Friday, February 18, 2011


So I keep trying to update here and failing. It's not a well-known or well-studied side effect but any cancer patient can tell you about "chemo brain." Things start to feel a little fuzzy and for me it becomes very difficult to focus on tasks for more than five minutes at a time. So. I think I'm going to try to keep this as short/to-the-point as possible. (And will likely fail miserably.)

Surgery. Sigh. It ended with the most frustrating possible outcome. My surgeon wasn't able to remove the tumor safely, but she also couldn't access the biopsy sites with just a scope. So she had to make a full incision just to take biopsies. Which, if you've been following along carefully at home, you'll know means that in a few months I will have to another full surgery for the resection of the tumor. Which, to put it delicately, sucks. (What? Trust me, in my head I had many less delicate things to say.)

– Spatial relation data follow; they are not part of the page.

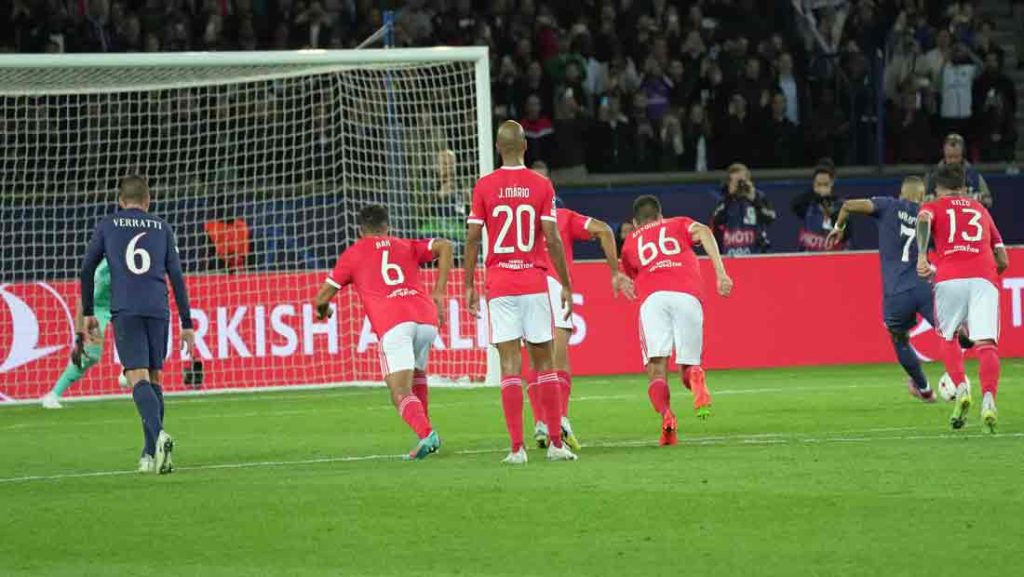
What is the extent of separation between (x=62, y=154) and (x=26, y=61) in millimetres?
6264

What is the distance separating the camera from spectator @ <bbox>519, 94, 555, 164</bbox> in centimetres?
2553

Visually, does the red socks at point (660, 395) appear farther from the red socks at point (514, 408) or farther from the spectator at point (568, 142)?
the spectator at point (568, 142)

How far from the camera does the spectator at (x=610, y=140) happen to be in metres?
26.3

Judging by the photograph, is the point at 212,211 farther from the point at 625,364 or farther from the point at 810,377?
the point at 810,377

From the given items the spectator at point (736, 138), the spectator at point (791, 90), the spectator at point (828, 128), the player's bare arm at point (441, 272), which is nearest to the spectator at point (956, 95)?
the spectator at point (828, 128)

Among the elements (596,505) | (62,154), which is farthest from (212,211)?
(596,505)

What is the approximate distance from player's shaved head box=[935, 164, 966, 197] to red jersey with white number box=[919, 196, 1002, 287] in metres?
0.06

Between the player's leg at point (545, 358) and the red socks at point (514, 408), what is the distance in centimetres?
20

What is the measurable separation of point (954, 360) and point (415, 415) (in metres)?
4.14

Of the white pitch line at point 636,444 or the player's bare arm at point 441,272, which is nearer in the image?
the white pitch line at point 636,444

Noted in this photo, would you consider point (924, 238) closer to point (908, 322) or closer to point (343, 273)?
point (908, 322)

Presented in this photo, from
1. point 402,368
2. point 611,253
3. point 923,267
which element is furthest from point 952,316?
point 402,368

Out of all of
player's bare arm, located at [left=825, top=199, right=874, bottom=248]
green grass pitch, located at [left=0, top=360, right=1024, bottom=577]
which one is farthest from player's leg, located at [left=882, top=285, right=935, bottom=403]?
player's bare arm, located at [left=825, top=199, right=874, bottom=248]

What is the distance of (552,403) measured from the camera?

Pain management's effort was less than stellar. I'm starting to suspect that I have a resistance to some of these lovely opioid drugs, because the team's first try at my hydromorphone dosing by weight and height Thursday night was an abject failure and they eventually ended up pushing me to the maximum allowed dose just to make my pain tolerable. The anesthesiologist came to apologize to me the next morning.

Rest of my hospital stay was...well, a hospital stay. Mostly uncomfortable, although I got lucky and my roommate cleared out on Friday, leaving me with a single for the weekend. Probably for the best, as I was this close to whacking my roommate's mother over the head with my IV pole. Inflicting Dr. Phil on another person against their will should qualify as torture.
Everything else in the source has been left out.